Everything

I stood outside tonight and gazed up at a full brilliant moon laid carefully against the night sky, and a pure, unfettered realization of everything struck me. We as humans live our lives, and for whatever reason – perhaps sheer practicality – our thoughts dwell only on the immediate. Only those things that have any direct bearing in our lives are taken into account; the “unnecessary” is often discarded in an attempt to streamline reality. But this night I looked up at that glowing ball of rock and I thought of almost everything.

The tiniest particle of dust on the surface of the moon… the most horrible fish that lurks beneath the deepest waters… the brother and sister playing poker in a lakeside cabin… the reader reading this… the hopes of those who have been and the memories of those to come… So very many things, here and there, then and now, real and unreal, which constitute our world.

And the air was crisp tonight.

Strange how a shining orb in the sky can take a mind so many places; and yet that luminescent disc is a tremendous mass of stone held in place by the invisible Hands of God. The grass beneath my feet struggles to push its way forth out of this enormous planet spinning its way around an enormous star in an even more enormous universe. And here I stand, a tiny man made up of infinitely smaller particles and infinitely larger dreams.

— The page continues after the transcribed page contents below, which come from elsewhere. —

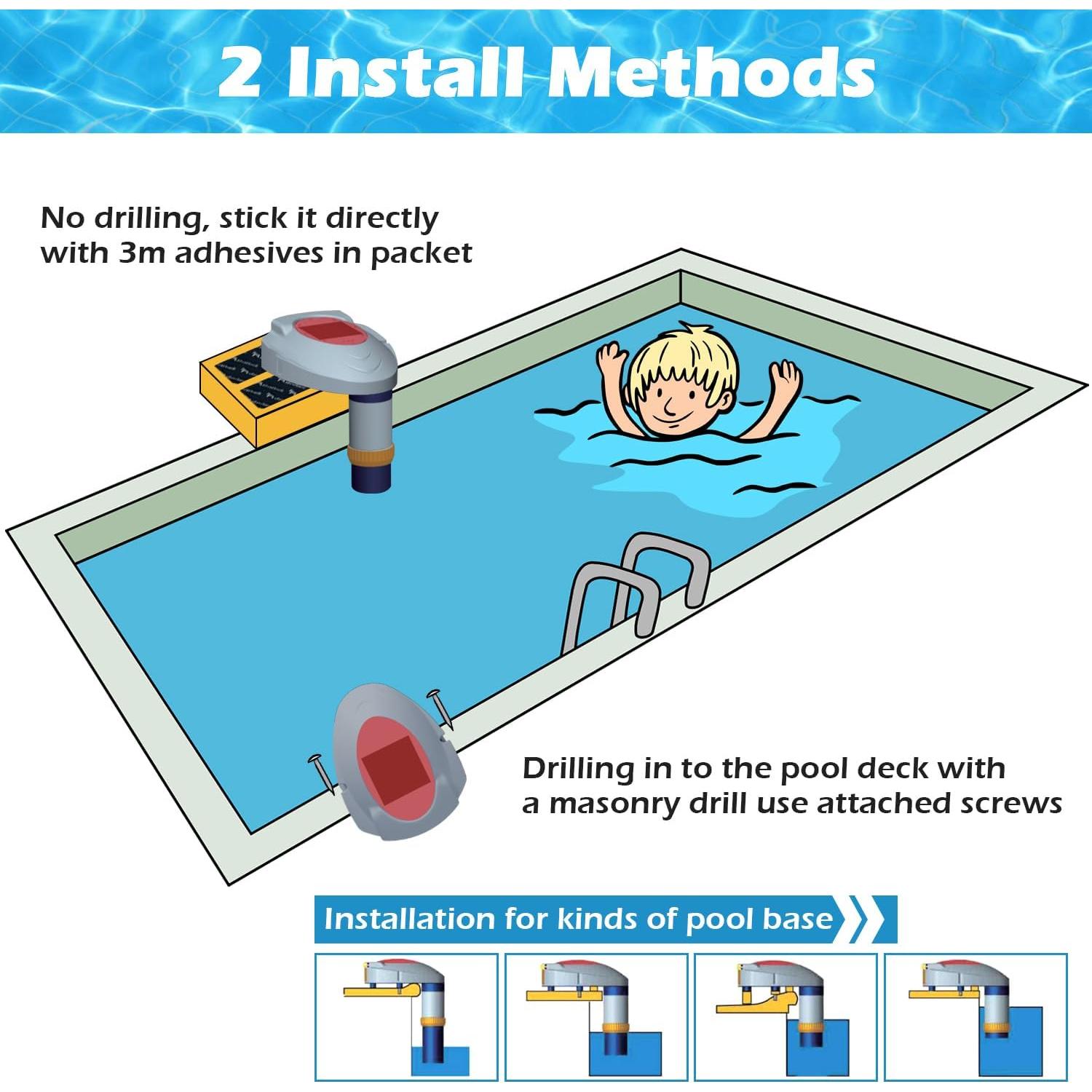 2 Install Methods

No drilling, stick it directly with 3m adhesives in packet

Drilling in to the pool deck with a masonry drill use attached screws

Installation for kinds of pool base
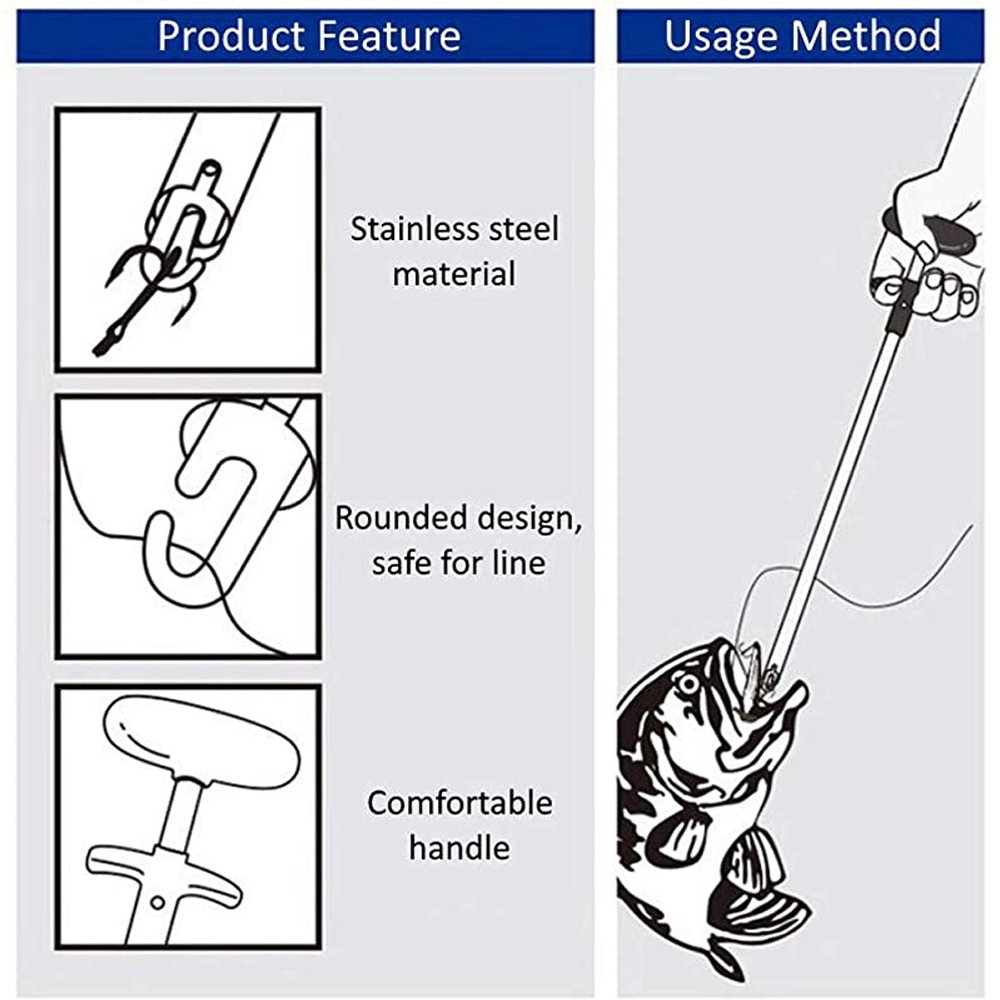 Product Feature

Stainless steel material

Rounded design, safe for line

Comfortable handle

Usage Method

Within this three and a half pound head full of gray matter is an unfathomable imagination and an eternity of lives lived by those who do not exist.

The seconds count off on the clock while the years – lifetimes – count off in my mind. Voices of the past repeat themselves in the silence of the city, desires of the soul press the heart into breaking, and tears in my eyes flow for things I have not done and may never do. If I could only disappear and become all things; to experience the world not as a participant but as a whole. The grief, the joy, the death, the life, the pain, the pleasure all mingled together to create a sense of completion.

“That sleep of death” is only a part; to experience only that would be to miss the entirety of this life. Yet to only partake of life is to never enter that “undiscovered country from whose bourn no traveler returns.” There is no fear in these; they are but a small part of a larger picture, and to capture the entire image is to understand the beauty and the skill of its Creator.

But for now I must sit and listen. A cricket’s song contributes to the midnight air as do my thoughts the midnight hour. I am just a man, wracked with limitation; these are just ideas, take them as you will.